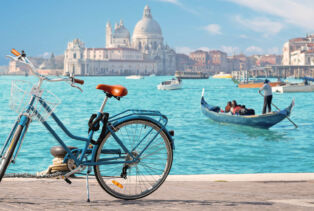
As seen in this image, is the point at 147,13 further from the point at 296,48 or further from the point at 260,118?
the point at 260,118

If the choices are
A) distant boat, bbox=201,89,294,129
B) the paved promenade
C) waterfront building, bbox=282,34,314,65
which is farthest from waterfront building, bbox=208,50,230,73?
the paved promenade

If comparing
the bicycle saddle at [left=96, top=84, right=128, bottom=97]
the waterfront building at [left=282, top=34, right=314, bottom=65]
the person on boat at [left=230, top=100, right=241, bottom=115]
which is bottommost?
the person on boat at [left=230, top=100, right=241, bottom=115]

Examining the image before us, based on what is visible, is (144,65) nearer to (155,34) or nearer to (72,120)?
(155,34)

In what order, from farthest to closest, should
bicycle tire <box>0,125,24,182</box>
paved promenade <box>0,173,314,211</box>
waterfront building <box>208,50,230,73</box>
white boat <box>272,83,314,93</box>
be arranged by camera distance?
1. waterfront building <box>208,50,230,73</box>
2. white boat <box>272,83,314,93</box>
3. paved promenade <box>0,173,314,211</box>
4. bicycle tire <box>0,125,24,182</box>

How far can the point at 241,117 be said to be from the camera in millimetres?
14781

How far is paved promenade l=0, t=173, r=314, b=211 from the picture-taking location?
2.96 metres

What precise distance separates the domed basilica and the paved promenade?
11819 cm

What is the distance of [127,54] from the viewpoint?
13312cm

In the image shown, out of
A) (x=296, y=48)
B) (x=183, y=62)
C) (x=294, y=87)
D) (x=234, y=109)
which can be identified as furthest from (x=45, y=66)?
(x=234, y=109)

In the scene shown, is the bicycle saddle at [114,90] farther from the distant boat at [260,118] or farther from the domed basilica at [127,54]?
the domed basilica at [127,54]

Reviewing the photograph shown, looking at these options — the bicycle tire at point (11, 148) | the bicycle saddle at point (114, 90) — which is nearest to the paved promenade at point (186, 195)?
the bicycle tire at point (11, 148)

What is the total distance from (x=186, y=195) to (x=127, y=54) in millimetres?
130652

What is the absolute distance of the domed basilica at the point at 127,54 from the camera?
414ft

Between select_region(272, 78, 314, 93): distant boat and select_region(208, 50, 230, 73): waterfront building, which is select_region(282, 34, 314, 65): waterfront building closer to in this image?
select_region(208, 50, 230, 73): waterfront building
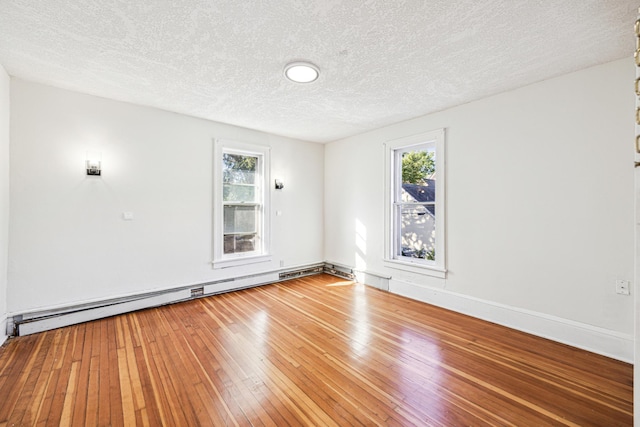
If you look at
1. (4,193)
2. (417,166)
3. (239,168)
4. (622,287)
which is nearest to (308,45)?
(417,166)

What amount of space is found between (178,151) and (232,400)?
10.9ft

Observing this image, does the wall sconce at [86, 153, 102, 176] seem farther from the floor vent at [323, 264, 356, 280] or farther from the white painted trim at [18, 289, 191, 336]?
the floor vent at [323, 264, 356, 280]

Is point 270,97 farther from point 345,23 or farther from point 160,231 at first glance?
point 160,231

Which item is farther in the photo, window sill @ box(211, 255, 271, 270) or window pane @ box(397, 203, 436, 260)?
window sill @ box(211, 255, 271, 270)

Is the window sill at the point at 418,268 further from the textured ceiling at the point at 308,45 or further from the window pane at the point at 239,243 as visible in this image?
the window pane at the point at 239,243

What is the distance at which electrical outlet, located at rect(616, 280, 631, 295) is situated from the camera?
241 cm

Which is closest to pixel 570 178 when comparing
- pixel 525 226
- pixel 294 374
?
pixel 525 226

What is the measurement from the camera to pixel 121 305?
3445 millimetres

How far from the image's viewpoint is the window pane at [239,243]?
455 centimetres

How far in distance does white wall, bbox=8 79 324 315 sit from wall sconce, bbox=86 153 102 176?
0.06 metres

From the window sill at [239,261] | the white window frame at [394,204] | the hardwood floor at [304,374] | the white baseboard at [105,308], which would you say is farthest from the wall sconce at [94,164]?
the white window frame at [394,204]

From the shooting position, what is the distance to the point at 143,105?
142 inches

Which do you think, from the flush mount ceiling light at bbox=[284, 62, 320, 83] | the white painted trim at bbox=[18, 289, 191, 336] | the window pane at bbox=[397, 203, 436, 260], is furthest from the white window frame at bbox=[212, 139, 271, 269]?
A: the window pane at bbox=[397, 203, 436, 260]

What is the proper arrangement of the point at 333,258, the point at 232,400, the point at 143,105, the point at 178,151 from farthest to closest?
the point at 333,258
the point at 178,151
the point at 143,105
the point at 232,400
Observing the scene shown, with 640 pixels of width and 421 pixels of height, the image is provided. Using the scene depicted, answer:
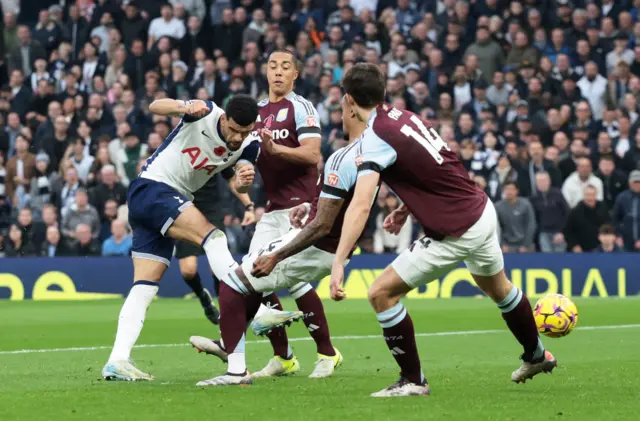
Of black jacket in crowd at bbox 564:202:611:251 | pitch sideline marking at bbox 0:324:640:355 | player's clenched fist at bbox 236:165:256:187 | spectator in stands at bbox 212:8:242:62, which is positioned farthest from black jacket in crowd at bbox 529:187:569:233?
player's clenched fist at bbox 236:165:256:187

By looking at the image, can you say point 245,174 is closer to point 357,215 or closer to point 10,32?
point 357,215

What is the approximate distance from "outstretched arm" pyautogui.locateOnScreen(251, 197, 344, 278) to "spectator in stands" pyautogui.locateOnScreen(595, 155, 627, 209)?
43.9ft

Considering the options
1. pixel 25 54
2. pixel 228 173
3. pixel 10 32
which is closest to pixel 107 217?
pixel 25 54

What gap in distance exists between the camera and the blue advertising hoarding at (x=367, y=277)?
20359 mm

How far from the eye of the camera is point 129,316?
978 cm

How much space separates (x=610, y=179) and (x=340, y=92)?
512 cm

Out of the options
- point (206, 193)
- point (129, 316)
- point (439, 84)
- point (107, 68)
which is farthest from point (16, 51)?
point (129, 316)

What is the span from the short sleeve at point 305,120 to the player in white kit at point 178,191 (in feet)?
1.88

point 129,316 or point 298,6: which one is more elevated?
point 298,6

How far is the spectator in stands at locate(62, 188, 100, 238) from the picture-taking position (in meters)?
21.8

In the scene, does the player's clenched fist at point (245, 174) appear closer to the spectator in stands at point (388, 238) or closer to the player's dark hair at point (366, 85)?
the player's dark hair at point (366, 85)

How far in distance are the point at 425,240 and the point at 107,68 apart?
731 inches

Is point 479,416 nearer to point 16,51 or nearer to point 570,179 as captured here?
point 570,179

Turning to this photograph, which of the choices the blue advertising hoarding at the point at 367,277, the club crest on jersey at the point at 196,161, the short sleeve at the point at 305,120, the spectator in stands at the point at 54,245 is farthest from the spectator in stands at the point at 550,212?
the club crest on jersey at the point at 196,161
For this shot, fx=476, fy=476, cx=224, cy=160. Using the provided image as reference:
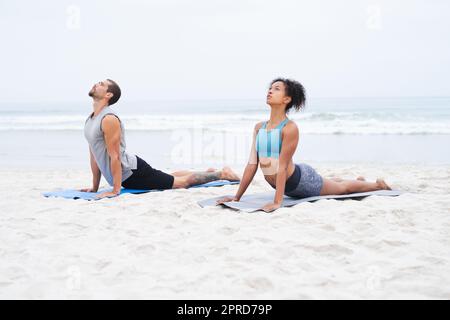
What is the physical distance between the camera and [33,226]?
12.8ft

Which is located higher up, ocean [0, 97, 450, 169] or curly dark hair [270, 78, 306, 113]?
curly dark hair [270, 78, 306, 113]

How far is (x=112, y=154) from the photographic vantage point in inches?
204

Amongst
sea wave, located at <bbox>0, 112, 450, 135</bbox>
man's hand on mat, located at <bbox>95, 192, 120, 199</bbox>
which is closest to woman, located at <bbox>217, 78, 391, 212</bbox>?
man's hand on mat, located at <bbox>95, 192, 120, 199</bbox>

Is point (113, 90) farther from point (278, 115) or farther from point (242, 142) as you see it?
point (242, 142)

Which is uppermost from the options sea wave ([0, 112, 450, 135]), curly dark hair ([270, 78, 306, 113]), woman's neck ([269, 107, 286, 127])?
curly dark hair ([270, 78, 306, 113])

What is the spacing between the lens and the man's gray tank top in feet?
17.2

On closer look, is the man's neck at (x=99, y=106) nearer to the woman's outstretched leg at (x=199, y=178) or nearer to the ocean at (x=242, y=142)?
the woman's outstretched leg at (x=199, y=178)

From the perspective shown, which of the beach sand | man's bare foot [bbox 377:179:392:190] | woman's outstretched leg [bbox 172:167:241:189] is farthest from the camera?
woman's outstretched leg [bbox 172:167:241:189]

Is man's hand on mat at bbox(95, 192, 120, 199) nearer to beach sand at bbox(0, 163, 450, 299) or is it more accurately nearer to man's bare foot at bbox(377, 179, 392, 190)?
beach sand at bbox(0, 163, 450, 299)

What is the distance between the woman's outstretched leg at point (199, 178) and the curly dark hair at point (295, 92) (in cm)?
184

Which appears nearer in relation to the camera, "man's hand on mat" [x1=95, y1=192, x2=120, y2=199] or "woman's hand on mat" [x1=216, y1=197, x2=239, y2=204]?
"woman's hand on mat" [x1=216, y1=197, x2=239, y2=204]
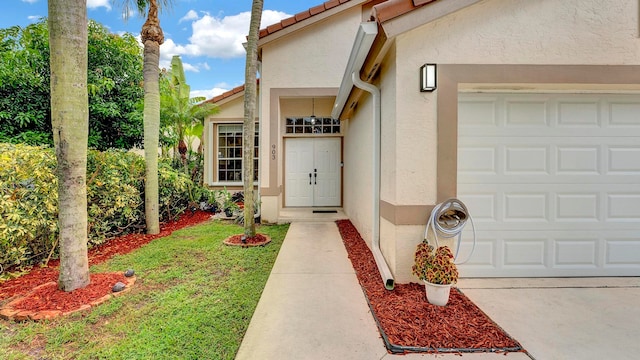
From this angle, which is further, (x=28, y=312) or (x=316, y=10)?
(x=316, y=10)

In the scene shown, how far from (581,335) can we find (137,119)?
1132cm

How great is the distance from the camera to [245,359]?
228 cm

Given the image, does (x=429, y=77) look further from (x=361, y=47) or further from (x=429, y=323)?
(x=429, y=323)

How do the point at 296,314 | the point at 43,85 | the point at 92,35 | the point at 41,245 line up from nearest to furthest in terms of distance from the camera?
the point at 296,314, the point at 41,245, the point at 43,85, the point at 92,35

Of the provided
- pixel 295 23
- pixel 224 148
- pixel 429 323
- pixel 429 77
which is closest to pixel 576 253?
pixel 429 323

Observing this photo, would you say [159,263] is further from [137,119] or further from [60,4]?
[137,119]

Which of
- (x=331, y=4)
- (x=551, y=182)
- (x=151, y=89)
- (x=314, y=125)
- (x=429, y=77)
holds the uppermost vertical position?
(x=331, y=4)

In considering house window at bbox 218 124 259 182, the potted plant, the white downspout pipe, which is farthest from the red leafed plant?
house window at bbox 218 124 259 182

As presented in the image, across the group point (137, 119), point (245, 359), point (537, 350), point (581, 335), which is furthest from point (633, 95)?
point (137, 119)

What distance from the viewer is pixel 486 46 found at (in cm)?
356

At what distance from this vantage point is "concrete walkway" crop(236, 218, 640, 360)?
93.8 inches

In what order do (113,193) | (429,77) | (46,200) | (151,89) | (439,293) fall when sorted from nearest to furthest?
(439,293), (429,77), (46,200), (113,193), (151,89)

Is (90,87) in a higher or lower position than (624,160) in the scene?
higher

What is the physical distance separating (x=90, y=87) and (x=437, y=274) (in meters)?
9.82
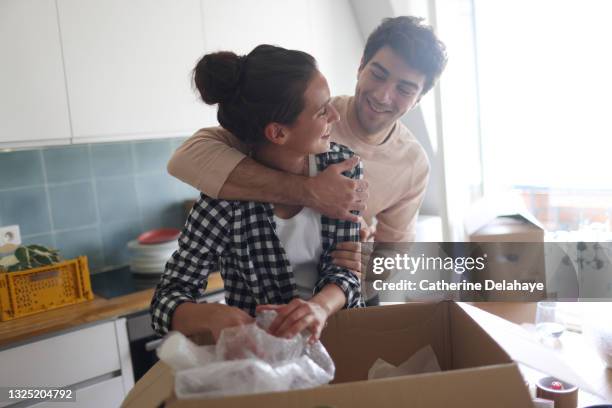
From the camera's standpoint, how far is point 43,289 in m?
2.03

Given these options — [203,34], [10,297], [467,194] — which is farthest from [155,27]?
[467,194]

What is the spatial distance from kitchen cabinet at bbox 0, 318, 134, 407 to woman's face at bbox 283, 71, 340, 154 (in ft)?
4.18

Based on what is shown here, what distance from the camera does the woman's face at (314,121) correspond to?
108cm

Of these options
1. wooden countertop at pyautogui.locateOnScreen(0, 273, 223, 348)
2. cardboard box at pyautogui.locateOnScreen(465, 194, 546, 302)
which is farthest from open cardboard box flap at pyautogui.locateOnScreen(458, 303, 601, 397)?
wooden countertop at pyautogui.locateOnScreen(0, 273, 223, 348)

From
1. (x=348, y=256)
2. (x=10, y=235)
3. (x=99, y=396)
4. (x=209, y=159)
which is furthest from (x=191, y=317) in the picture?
(x=10, y=235)

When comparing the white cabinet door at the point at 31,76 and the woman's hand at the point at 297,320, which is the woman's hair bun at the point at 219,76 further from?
the white cabinet door at the point at 31,76

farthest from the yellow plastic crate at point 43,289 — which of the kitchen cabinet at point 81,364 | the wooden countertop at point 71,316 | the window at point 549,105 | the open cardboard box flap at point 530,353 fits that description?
the window at point 549,105

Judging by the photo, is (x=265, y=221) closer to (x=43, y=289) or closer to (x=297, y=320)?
(x=297, y=320)

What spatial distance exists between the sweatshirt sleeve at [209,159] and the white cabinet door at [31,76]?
0.91 m

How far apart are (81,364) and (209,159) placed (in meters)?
1.17

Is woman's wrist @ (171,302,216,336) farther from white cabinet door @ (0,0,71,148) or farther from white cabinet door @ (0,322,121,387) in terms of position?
white cabinet door @ (0,0,71,148)

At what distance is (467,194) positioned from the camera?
128 inches

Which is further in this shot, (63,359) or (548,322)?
(63,359)

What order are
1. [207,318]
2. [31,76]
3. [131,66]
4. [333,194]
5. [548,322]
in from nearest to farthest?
[207,318] < [333,194] < [548,322] < [31,76] < [131,66]
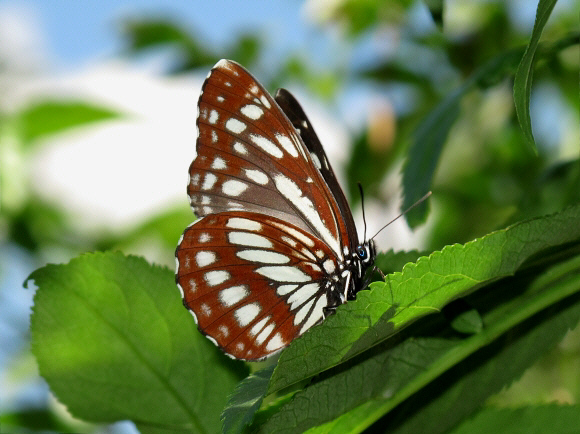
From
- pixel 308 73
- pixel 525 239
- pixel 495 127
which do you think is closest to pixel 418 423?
pixel 525 239

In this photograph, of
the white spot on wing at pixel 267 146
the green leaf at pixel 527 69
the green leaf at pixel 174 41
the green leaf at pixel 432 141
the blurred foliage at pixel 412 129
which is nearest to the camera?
the green leaf at pixel 527 69

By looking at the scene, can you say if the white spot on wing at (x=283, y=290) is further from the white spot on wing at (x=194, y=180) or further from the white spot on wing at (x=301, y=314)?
the white spot on wing at (x=194, y=180)

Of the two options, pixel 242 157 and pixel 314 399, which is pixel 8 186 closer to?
pixel 242 157

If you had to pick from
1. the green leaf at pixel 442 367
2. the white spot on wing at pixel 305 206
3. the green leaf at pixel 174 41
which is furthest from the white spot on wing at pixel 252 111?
the green leaf at pixel 174 41

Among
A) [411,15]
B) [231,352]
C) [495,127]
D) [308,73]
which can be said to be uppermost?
[308,73]

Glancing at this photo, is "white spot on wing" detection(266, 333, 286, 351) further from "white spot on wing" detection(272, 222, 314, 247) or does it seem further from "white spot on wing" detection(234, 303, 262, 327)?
"white spot on wing" detection(272, 222, 314, 247)

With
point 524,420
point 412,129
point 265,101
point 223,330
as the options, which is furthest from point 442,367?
point 412,129
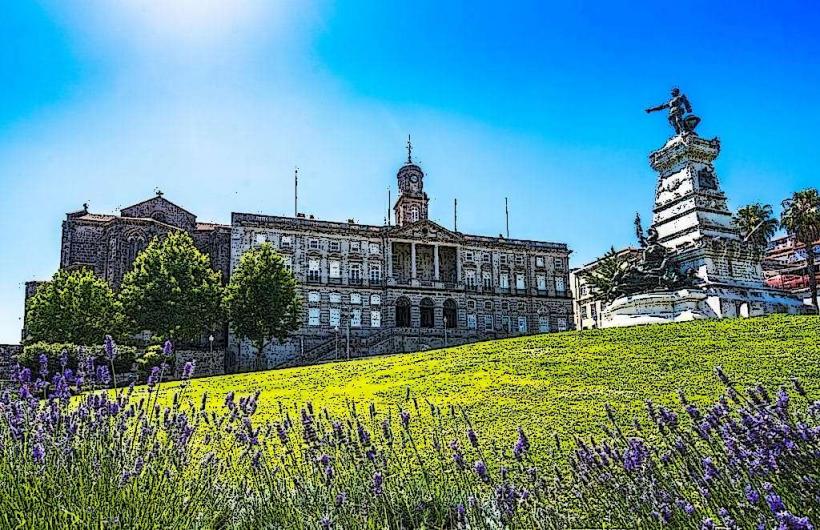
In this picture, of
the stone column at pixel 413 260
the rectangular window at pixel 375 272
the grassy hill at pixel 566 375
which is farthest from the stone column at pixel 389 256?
the grassy hill at pixel 566 375

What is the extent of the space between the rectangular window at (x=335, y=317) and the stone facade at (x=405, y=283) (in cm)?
9

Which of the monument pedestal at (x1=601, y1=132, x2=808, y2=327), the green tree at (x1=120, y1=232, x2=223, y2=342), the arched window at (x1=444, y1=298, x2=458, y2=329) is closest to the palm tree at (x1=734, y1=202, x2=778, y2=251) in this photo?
the monument pedestal at (x1=601, y1=132, x2=808, y2=327)

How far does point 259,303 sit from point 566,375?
3172 cm

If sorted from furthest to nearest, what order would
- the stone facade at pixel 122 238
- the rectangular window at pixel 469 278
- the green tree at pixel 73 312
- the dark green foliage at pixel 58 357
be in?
the rectangular window at pixel 469 278 < the stone facade at pixel 122 238 < the green tree at pixel 73 312 < the dark green foliage at pixel 58 357

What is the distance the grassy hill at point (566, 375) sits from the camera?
42.1ft

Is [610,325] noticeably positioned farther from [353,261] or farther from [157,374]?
[353,261]

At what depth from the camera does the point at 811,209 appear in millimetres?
44812

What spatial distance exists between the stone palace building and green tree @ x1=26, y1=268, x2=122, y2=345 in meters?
10.5

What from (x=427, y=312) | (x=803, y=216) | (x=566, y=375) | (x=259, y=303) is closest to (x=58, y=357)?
(x=259, y=303)

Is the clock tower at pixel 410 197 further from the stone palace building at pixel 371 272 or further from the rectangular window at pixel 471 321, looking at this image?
the rectangular window at pixel 471 321

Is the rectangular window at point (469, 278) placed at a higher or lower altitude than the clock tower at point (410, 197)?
lower

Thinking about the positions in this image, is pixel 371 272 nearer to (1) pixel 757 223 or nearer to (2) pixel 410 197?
(2) pixel 410 197

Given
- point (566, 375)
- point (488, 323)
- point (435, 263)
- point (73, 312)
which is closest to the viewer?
point (566, 375)

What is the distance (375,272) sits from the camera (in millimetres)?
59656
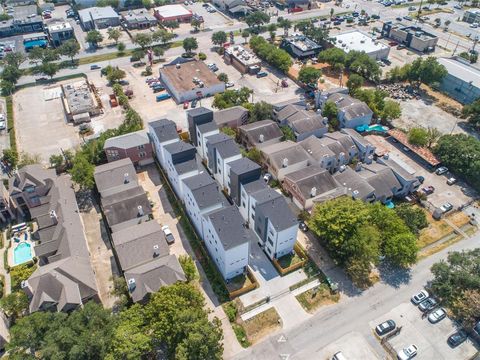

■ ■ ■ ■ ■ ■ ■

(Task objective):
Count the lines in the entries above that contain the string "sits", matching case exactly. Reply with the number alone.

(Written reply):
2